GOUNOD Faust (Ettinger)
View record and artist detailsRecord and Artist Details
Genre:
Opera
Label: Opus Arte
Magazine Review Date: 07/2021
Media Format: Digital Versatile Disc
Media Runtime: 178
Mastering:
DDD
Catalogue Number: OA1330D
Tracks:
Composition | Artist Credit |
---|---|
Faust |
Charles-François Gounod, Composer
Carole Wilson, Marthe, Mezzo soprano Dan Ettinger, Conductor Erwin Schrott, Mephistopheles, Bass-baritone Germán E Alcántara, Wagner, Baritone Irina Lungu, Marguerite, Soprano Marta Fontanals-Simmons, Siébel, Mezzo soprano Michael Fabiano, Faust, Tenor Royal Opera House Chorus, Covent Garden Royal Opera House Orchestra, Covent Garden Stéphane Degout, Valentin, Baritone |
Author: Mike Ashman
Premiered as long ago as 2004 (although telecast, then pirated, quite early in its life), this production was one of the first successes of the then new Antonio Pappano Covent Garden regime. It followed up a noted earlier staging by Ian Judge for Opera North/English National Opera in paving the way for a rehabilitation in this country of an opera that was once an obsessive favourite but subsequently neglected to the point of extinction from the repertoire.

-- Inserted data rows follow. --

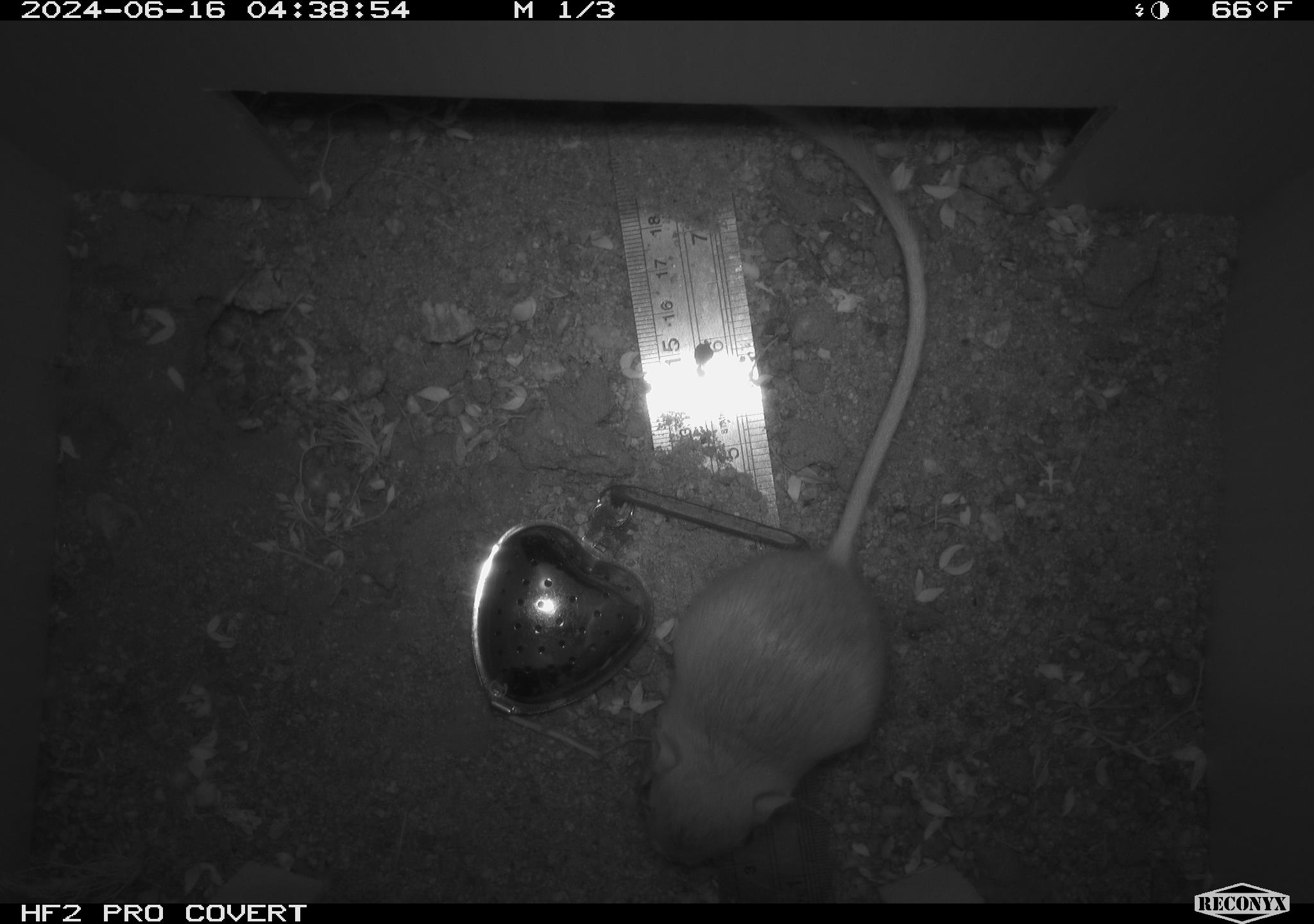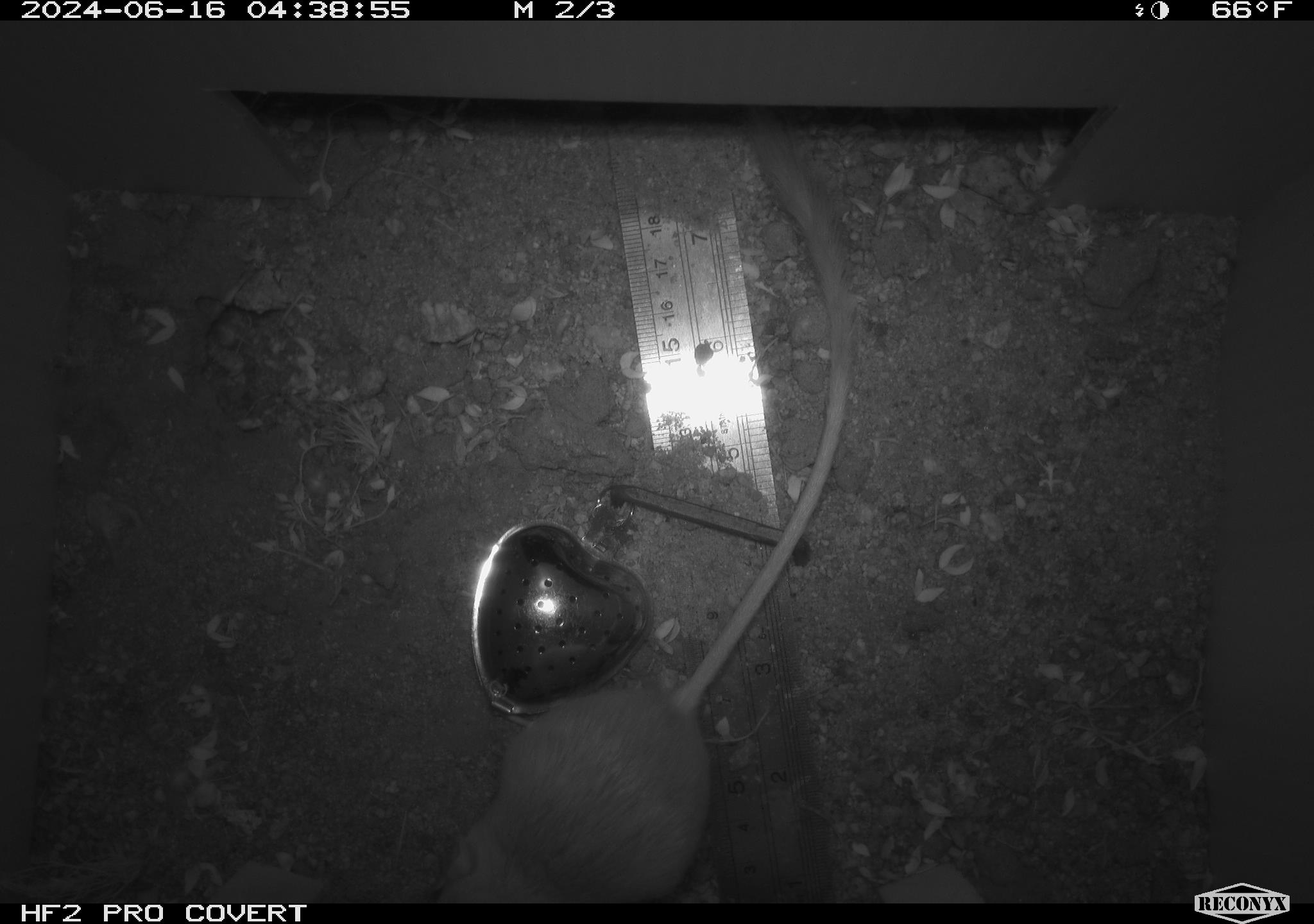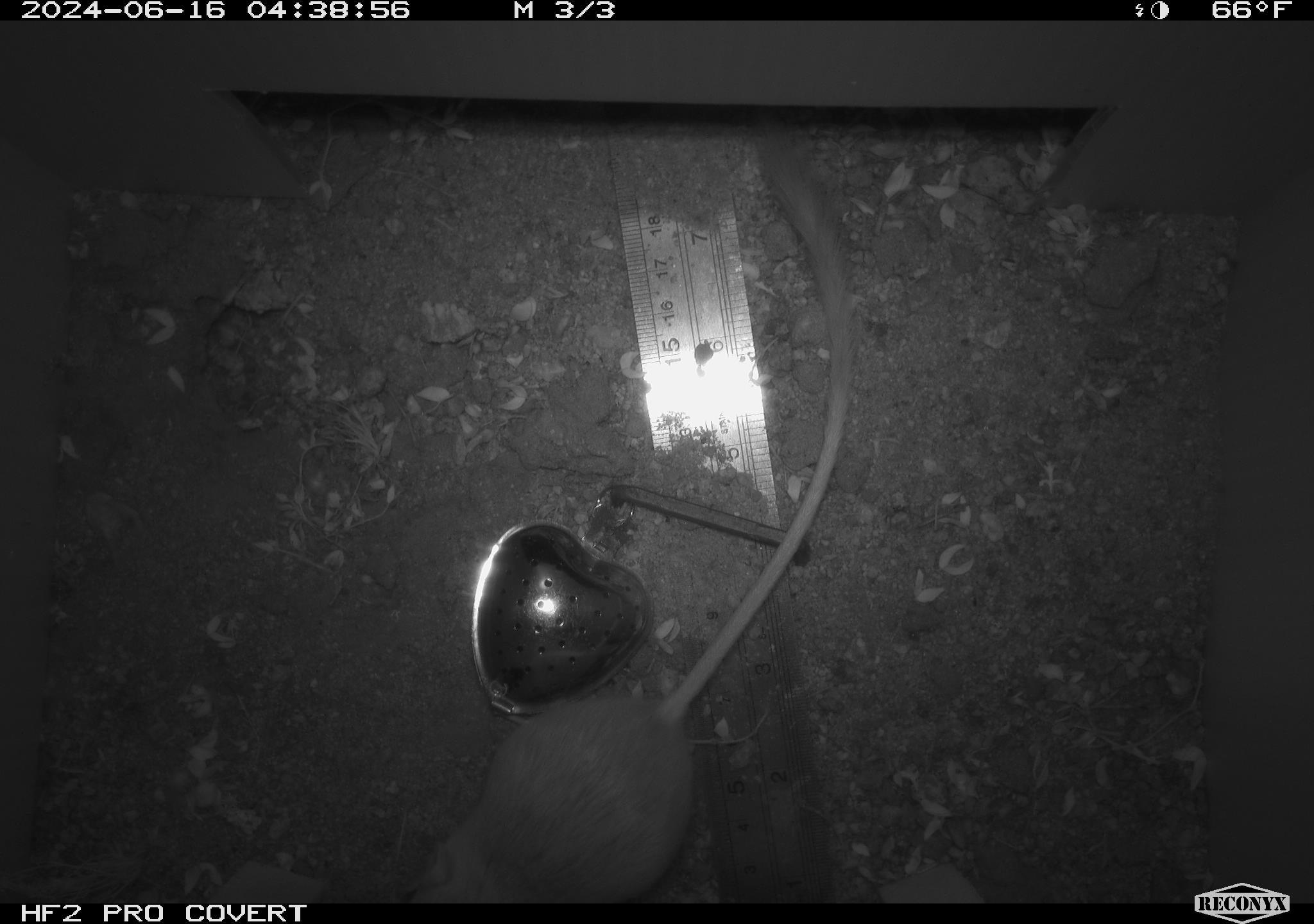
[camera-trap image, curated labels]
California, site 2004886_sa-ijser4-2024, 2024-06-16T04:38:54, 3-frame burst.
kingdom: Animalia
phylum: Chordata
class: Mammalia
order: Rodentia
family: Heteromyidae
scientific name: Heteromyidae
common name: kangaroo rats and pocket mice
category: heteromyidae family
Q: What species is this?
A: Heteromyidae family (kangaroo rats and pocket mice) (Heteromyidae).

McVicar’s production is basically straight Gounod and Barbier/Carré, although re-situated in time by its three designers in Second Empire Paris, contemporary to the work’s creation. Charles Edwards’s settings play off a literal visual contrast between the church (a giant organ console) and domestic
(dis)comforts that govern Faust’s and Marguerite’s worlds. No more attempt is made to reference the intellectual conceits of Goethe’s original play than are touched on by the libretto. Visual effects are everything in the recreative photographic accuracy of Brigitte Reiffenstuel’s costumes and Paule Constable’s lighting. This is not an intellectual approach to the piece but the mixture of the sordid and the glamorous that we see on stage matches the faded grandeur of Gounod’s setting to a T.
It’s well acted, played and sung too. Ettinger’s conducting is apt company for the visual approach. He is not afraid either to be Wagnerian-ly weighty (in the church scene – here placed in Act 4 – or the Tannhäuser-like redemption ending) or to miss the lightening flavour of opéra comique in intentionally showboating moments like the Soldiers’ Chorus. Michael Fabiano’s commitment towards portraying the old Faust is a little too shaky and neurotic but is fluent and mellifluous as the young lover. Irina Lungu is a serious Marguerite with a good top, and both clear and disturbing when identifying Faust and Méphistophélès as her soul’s enemies in the prison scene. Erwin Schrott is a compellingly unhackneyed baritonal master of ceremonies who tracks a clear portrait of decline at the end, climaxing in a hysterically funny acknowledgement that God (appearing of course from the organ loft) has won this particular round. Degout and Fontanals-Simmons make much of the Valentin/Siébel subplot, again without overdoing it.
Chorus and dancers provide atmosphere and use space without turning the whole show suddenly into a more serious version of Les Misérables. They, and revival director Bruno Ravella, contribute solidly to the kit of a package that seems well suited to recurringly scheduled ‘big house’ performances.